Une théorie scientifique (une représentation humaine du monde par une formule ou un modèle) qui a été 'vraie' à un moment de l'histoire ne devient jamais 'fausse', tout au plus imprécise ou incomplète. Mais n'oublions jamais qu'elle n'est pas la 'vérité', mot creux, chargé de rêve.
On entend souvent dire que de nouvelles théories (l'héliocentrisme, la relativité, la mécanique quantique, etc.) sont venues en remplacer d'autres, devenues fausses. Quand la criminogène passion pour la 'vérité' (et d'autres intérêts plus matériels) s'en mêle, comme au 17e. siècle où la représentation du monde se calculait plus facilement avec le soleil au centre du système planétaire (l'héliocentrisme) plutôt qu'en plaçant la terre au centre, la violence n'est pas loin.
Mais alors, le soleil est-il au centre du monde ? Pas du tout ; il ne s'agit que d'un artifice de calcul, plein d'élégance, mais vide de sens et d'ailleurs pas très précis. A ceux que cela intéresse, on cherche toujours le centre du monde, en oubliant que le mot 'centre' lui-même est un outil mathématique, rien de plus. Désespoir des penseurs avides de vérité ... Mais, hélas, le sens commun partage encore cette vision qu'existe une vérité que l'on approche peu à peu en la découvrant alors que c'est exactement l'inverse : c'est l'homme qui, peu à peu, étend ses outils mentaux sur le réel pour avoir prise sur lui.
Une théorie qui a permis prévisions et actions efficaces sur le monde n'a aucune raison de ne plus le permettre lorsqu'une nouvelle théorie nait, fournissant des outils plus subtils. Simplement deux événements se sont produits :
- la précision des observations a augmenté en raison du perfectionnement des outils de mesure. Des phénomènes, jusque là invisibles sont devenus perceptibles.

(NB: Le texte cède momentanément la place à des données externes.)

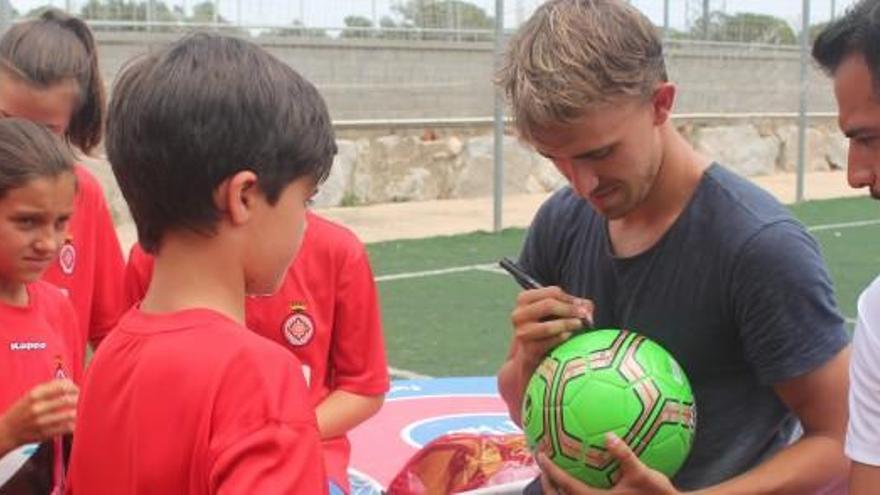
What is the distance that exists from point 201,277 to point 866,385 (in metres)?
1.16

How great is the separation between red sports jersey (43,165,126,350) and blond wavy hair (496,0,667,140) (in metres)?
1.99

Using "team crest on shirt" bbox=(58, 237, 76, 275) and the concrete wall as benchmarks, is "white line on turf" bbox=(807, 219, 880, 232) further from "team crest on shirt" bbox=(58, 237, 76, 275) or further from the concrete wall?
"team crest on shirt" bbox=(58, 237, 76, 275)

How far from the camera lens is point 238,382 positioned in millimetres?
1898

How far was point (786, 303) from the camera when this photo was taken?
246 centimetres

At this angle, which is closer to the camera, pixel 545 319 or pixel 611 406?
pixel 611 406

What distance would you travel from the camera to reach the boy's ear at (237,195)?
78.2 inches

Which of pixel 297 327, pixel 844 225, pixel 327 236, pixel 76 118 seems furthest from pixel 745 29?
pixel 297 327

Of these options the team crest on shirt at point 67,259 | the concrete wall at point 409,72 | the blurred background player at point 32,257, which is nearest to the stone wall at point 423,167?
the concrete wall at point 409,72

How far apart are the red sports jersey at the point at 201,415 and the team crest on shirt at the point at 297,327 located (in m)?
1.56

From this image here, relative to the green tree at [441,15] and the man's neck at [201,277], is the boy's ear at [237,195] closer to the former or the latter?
the man's neck at [201,277]

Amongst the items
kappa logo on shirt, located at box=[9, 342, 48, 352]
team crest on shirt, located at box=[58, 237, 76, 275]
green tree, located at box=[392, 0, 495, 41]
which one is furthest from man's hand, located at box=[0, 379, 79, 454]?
green tree, located at box=[392, 0, 495, 41]

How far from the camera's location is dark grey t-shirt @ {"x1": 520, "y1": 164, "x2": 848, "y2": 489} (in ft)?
8.13

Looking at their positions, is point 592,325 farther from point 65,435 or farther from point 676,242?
point 65,435

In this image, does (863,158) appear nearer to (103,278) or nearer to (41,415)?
(41,415)
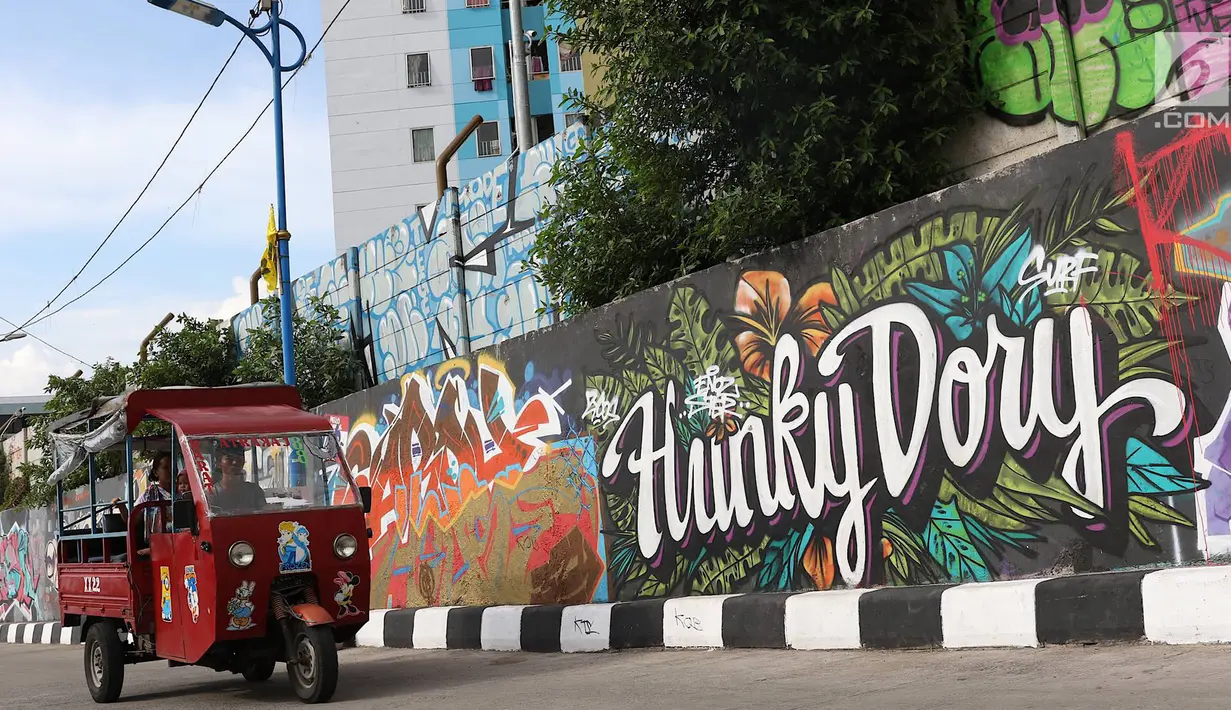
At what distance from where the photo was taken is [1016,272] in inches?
274

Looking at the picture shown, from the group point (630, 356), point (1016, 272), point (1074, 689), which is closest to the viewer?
point (1074, 689)

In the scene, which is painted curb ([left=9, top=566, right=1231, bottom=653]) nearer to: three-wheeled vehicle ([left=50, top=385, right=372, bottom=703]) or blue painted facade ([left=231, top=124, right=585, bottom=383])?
three-wheeled vehicle ([left=50, top=385, right=372, bottom=703])

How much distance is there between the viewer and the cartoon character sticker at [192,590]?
26.2 ft

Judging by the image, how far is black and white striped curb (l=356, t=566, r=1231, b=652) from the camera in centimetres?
581

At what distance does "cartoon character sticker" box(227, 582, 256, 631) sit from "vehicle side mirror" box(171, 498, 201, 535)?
520 millimetres

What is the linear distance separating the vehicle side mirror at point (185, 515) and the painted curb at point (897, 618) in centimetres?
326

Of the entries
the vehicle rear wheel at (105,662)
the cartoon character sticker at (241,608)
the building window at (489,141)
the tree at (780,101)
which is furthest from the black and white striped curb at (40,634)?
the building window at (489,141)

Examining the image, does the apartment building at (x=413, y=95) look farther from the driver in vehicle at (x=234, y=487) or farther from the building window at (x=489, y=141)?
the driver in vehicle at (x=234, y=487)

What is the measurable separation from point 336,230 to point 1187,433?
3360cm

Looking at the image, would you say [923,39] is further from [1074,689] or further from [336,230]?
[336,230]

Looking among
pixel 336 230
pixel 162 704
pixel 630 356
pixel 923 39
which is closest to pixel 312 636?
pixel 162 704

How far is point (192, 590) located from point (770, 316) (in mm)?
4417

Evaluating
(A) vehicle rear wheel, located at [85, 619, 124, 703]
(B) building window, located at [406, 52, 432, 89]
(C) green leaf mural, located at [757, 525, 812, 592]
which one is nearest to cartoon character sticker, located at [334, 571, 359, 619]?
(A) vehicle rear wheel, located at [85, 619, 124, 703]

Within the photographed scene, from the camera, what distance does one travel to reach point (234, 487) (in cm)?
812
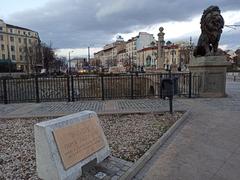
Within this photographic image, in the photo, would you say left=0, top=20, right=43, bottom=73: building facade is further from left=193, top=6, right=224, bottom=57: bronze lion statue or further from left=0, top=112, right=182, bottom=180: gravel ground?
left=0, top=112, right=182, bottom=180: gravel ground

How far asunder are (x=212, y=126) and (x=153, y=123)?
169 centimetres

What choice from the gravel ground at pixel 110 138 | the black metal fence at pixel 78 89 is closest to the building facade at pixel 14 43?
the black metal fence at pixel 78 89

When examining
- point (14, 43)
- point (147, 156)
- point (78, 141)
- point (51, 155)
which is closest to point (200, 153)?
point (147, 156)

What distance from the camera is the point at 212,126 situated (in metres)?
6.46

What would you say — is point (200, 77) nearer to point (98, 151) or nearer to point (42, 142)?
point (98, 151)

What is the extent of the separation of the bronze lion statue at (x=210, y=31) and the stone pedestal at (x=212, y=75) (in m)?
0.55

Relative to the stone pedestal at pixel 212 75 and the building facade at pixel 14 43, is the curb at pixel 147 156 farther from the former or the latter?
the building facade at pixel 14 43

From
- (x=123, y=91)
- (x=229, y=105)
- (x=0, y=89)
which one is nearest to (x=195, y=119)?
(x=229, y=105)

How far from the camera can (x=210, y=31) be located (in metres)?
11.5

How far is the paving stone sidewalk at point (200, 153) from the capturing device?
3818 millimetres

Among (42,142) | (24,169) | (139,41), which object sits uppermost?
(139,41)

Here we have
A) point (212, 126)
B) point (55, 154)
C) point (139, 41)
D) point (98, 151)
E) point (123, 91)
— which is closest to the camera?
point (55, 154)

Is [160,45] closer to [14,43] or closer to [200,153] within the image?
[200,153]

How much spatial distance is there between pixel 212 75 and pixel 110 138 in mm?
8049
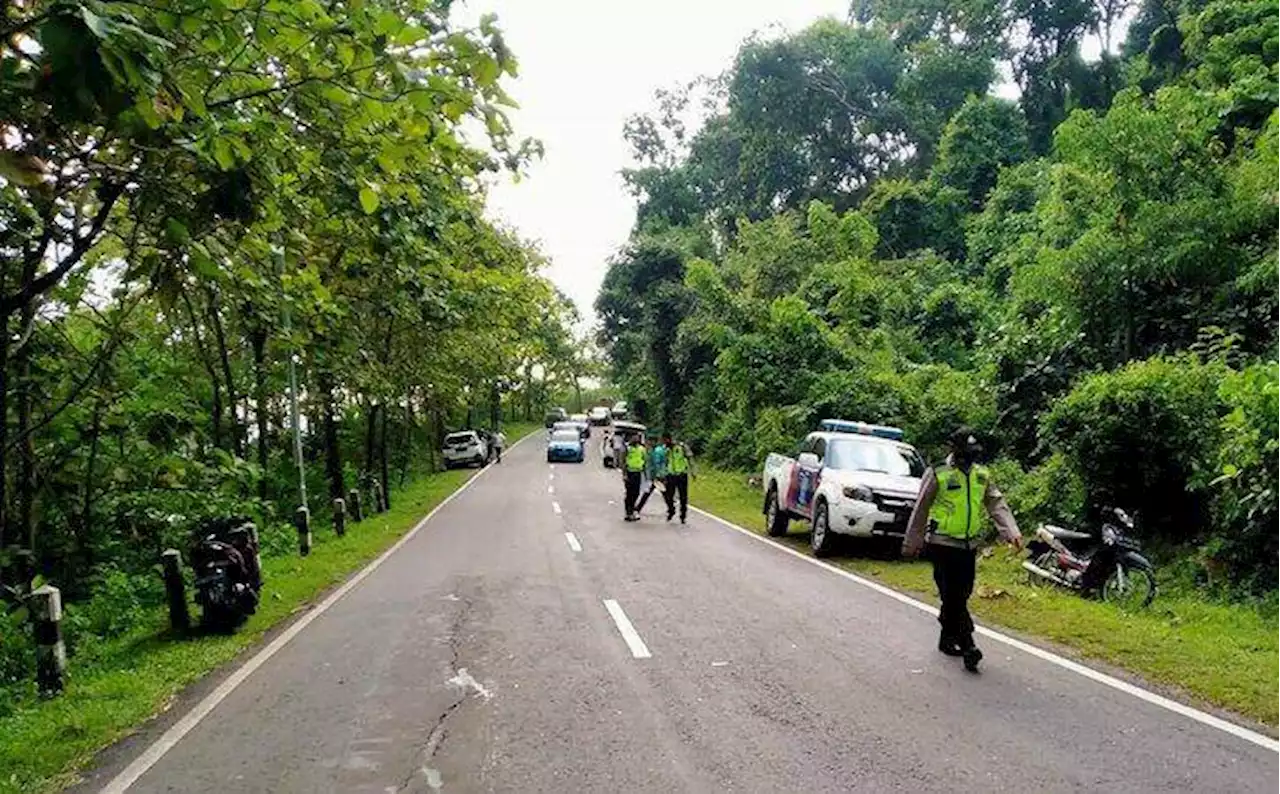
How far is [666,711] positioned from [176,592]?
5.89 m

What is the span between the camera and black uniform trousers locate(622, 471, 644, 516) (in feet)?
63.6

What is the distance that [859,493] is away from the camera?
13.6 meters

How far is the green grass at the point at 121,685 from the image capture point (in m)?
5.85

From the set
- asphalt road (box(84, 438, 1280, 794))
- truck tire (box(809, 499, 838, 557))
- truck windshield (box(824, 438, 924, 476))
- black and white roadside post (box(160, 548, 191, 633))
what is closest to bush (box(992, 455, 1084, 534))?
truck windshield (box(824, 438, 924, 476))

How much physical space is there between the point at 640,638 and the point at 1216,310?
11.7 meters


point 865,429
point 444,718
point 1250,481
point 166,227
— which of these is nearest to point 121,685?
point 444,718

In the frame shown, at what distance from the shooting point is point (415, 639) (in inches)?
343

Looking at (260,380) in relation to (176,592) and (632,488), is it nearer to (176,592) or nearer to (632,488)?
(632,488)

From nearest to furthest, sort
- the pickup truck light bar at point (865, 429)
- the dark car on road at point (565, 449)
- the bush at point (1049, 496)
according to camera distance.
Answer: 1. the bush at point (1049, 496)
2. the pickup truck light bar at point (865, 429)
3. the dark car on road at point (565, 449)

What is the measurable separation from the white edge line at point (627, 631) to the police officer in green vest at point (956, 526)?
2259 mm

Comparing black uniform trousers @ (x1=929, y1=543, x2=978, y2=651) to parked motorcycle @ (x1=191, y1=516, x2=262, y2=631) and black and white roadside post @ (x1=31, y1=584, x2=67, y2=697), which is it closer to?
parked motorcycle @ (x1=191, y1=516, x2=262, y2=631)

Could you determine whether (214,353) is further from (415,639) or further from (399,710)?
(399,710)

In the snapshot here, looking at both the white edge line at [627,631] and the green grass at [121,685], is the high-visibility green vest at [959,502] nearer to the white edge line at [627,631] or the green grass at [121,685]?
the white edge line at [627,631]

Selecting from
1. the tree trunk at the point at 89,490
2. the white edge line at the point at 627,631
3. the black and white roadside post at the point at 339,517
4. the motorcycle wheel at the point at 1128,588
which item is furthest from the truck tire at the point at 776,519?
the tree trunk at the point at 89,490
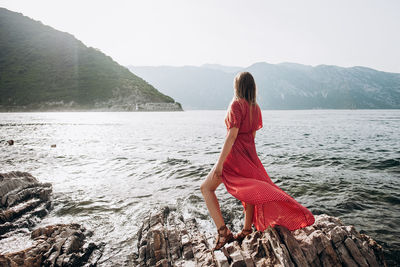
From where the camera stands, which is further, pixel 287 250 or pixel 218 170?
pixel 218 170

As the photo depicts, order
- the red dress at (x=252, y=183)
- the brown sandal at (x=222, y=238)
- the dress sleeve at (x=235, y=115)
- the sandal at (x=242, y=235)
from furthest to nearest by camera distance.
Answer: the sandal at (x=242, y=235), the brown sandal at (x=222, y=238), the dress sleeve at (x=235, y=115), the red dress at (x=252, y=183)

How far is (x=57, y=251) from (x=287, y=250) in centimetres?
414

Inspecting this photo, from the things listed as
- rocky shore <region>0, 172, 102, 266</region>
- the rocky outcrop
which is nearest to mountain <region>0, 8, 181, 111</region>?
rocky shore <region>0, 172, 102, 266</region>

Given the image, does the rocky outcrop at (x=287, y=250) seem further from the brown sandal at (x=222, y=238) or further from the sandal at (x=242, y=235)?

- la conceptualisation du savoir scientifique a fait un progrès, celui des outils mentaux (les mathématiques) qui ont permis une nouvelle manière d'écrire notre représentation du monde, plus fouillée, plus précise.
Ainsi naissent de nouvelles théories promues 'vraies' parce qu'elles représentent mieux les faits observés que les anciennes, mais surtout parce qu'elles prévoient des événements, imprévisibles sans elles et que l'on observe effectivement.
Mais ces nouvelles théories n'ont en rien condamné les anciennes, dans leur domaine de précision (de validité). Au contraire, même, toute nouvelle théorie doit, à la limite de l'ancienne précision, s'ajuster à l'ancienne théorie. La mécanique quantique doit rejoindre la mécanique classique de Newton dans le macroscopique, comme la relativité doit le faire aux vitesse faibles.
Jamais il n'y a rupture, mais toujours continuité. Il n'y a ni plus ni moins de vérité hier qu'aujourd'hui !
Disons-le autrement : rien n'est jamais vrai, ni faux dans ce domaine. Notre seul progrès dans la compréhension du monde (et de nous même) est celui de notre représentation (humaine et humaine seulement) de celui-ci et de notre capacité à prévoir et agir.
Quant à savoir ce que le monde 'est', la question n'a pour moi aucun sens puisque ma seule approche n'est que celle que fournit ma représentation en perpétuelle évolution et, j'ose encore le dire, en progrès.